■ **Records of scene-based questions**:
⟨

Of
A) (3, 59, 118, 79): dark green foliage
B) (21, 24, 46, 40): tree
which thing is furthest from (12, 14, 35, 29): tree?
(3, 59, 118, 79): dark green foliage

⟩

■ **Exercise aim**: Copy every line of the records above word for word.

■ **Task response**:
Of
A) (3, 59, 118, 79): dark green foliage
B) (21, 24, 46, 40): tree
which thing is furthest from (12, 14, 35, 29): tree?
(3, 59, 118, 79): dark green foliage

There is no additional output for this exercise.